Revelaciones de Nushash,
Libro I
—Sé que piensas que es porque estoy… grueso —dijo Chaven mientras se apoyaba en la pared del corredor y se abanicaba con la mano vendada—. Pero no es eso. Es decir, lo estoy, pero…
—Tonterías —le dijo Sílex—. No está tan gordo, y menos después de pasar una decena ocultándose y sufriendo hambre. Si necesita descansar, necesita descansar. No es ninguna vergüenza.
—¡Pero no es eso! Tengo miedo de estos túneles. —Se le notaba la palidez aun bajo el fulgor de las piedras luminosas, que hacían que todos parecieran pálidos como setas.
Sílex se preguntó si no sería la oscuridad lo que enervaba al médico: aun para un cavernero, la luz era muy tenue en la linde de la ciudad, donde la avenida del Mineral se acercaba a los pasadizos sin nombre que estaban en construcción o abandonados por un cambio de planes del gremio.
—¿Teme a la oscuridad… o es otra cosa? —Sílex recordó al misterioso Gil, que lo había llevado a la ciudad para conocer a los qar.
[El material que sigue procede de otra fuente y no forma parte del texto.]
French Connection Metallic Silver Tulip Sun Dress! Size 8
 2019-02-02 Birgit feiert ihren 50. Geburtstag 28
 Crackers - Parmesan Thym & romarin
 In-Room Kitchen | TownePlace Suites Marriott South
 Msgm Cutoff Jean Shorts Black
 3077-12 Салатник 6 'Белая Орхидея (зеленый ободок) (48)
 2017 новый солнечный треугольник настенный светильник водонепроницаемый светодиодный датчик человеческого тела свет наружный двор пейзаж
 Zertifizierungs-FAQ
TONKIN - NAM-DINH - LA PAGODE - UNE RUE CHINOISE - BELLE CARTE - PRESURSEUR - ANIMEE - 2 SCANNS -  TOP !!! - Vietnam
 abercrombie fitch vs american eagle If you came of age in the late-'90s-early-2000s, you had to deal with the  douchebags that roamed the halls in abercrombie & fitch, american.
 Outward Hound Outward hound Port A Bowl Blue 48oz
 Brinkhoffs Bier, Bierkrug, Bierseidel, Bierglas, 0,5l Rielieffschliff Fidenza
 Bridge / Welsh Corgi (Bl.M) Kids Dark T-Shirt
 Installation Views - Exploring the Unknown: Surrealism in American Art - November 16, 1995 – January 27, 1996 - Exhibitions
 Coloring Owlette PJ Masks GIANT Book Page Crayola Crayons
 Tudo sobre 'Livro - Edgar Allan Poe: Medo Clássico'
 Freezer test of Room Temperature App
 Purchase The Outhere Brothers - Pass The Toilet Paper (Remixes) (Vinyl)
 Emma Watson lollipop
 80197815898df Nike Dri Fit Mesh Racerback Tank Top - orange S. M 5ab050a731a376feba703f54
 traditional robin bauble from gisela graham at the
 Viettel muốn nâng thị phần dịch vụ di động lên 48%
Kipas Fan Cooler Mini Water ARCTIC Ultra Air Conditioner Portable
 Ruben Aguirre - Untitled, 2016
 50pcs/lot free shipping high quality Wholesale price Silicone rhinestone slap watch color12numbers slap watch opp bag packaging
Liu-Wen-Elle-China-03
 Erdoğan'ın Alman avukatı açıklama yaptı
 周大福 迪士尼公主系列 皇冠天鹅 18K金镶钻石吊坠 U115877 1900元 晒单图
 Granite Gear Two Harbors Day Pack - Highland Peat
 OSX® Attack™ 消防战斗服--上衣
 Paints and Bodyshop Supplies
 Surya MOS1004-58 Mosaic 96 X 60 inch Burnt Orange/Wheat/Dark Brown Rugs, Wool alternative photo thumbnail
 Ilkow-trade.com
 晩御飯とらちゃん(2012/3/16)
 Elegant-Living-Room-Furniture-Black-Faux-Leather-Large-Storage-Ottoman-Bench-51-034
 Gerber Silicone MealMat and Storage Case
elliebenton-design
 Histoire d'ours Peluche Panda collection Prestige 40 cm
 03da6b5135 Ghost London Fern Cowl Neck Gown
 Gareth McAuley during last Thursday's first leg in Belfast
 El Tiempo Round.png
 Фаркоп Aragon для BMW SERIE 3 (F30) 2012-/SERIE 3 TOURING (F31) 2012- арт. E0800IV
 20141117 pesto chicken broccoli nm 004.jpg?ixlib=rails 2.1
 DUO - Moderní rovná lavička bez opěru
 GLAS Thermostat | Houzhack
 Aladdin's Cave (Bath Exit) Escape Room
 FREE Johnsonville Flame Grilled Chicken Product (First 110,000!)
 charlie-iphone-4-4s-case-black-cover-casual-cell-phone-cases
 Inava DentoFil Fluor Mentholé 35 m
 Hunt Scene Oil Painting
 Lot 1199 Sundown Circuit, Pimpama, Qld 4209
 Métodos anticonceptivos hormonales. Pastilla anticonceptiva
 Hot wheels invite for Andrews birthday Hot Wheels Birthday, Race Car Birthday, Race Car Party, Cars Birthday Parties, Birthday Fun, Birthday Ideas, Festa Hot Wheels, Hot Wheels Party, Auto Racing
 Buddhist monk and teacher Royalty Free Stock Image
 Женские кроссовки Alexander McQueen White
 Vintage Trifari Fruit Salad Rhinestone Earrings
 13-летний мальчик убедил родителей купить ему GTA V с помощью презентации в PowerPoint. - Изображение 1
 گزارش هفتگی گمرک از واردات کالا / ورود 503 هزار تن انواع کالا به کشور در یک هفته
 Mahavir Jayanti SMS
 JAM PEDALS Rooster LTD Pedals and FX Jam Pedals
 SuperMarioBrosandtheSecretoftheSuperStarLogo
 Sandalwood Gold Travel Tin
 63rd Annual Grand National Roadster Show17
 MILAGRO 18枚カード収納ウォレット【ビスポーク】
Gil también era cauteloso, y no parecía tener miedo de los túneles sino de algo que acechaba en las profundidades—. ¿Soy impertinente al preguntar?
—¿Impertinente? —Chaven sacudió la cabeza—. ¿Preguntas eso después de salvarme la vida y recibirme en tu hogar, amable amigo? No, déjame recobrar el aliento… y te lo contaré. —Al cabo de unos minutos de respiración entrecortada, comenzó—: Sabes que vengo de Ulos, en el sur. ¿Sabías que pertenezco a una familia rica, los Makari?
—Sólo sé lo que usted me ha contado. —Sílex trató de ser paciente, pero pensaba en Ópalo, que lo esperaba en casa, agobiada por la presencia de un niño que se había vuelto un extraño. Gran parte de la mañana se había deslizado como arena escapando de una rotura, pero Sílex aún ignoraba para qué habían ido allí.
—Pues era rica, y quizá aún lo sea… Rompí con mi familia años atrás, cuando comenzó a recibir oro de Parnad, el viejo autarca de Xis.
Sílex no sabía mucho sobre los autarcas, vivos o muertos, pero trató de actuar como si habitualmente hablara de esos asuntos con gente de mundo.
—Ah —dijo—. Sí, desde luego.
—Me crié en Falopetris, en una casa que estaba a orillas del mar Hesperiano, sobre un gran acantilado lleno de túneles como éste.
Sílex sabía que los túneles del monte Midlan no eran sólo la morada principal sino la cuna de su raza, que la laguna Salada había visto la creación del pueblo de los cavemeros, así que le disgustó que los comparasen con los míseros túneles de Falopetris, pero se contuvo, pues el médico no había querido ofender. Sílex ansiaba continuar la marcha y comprendió que estaba siendo grosero.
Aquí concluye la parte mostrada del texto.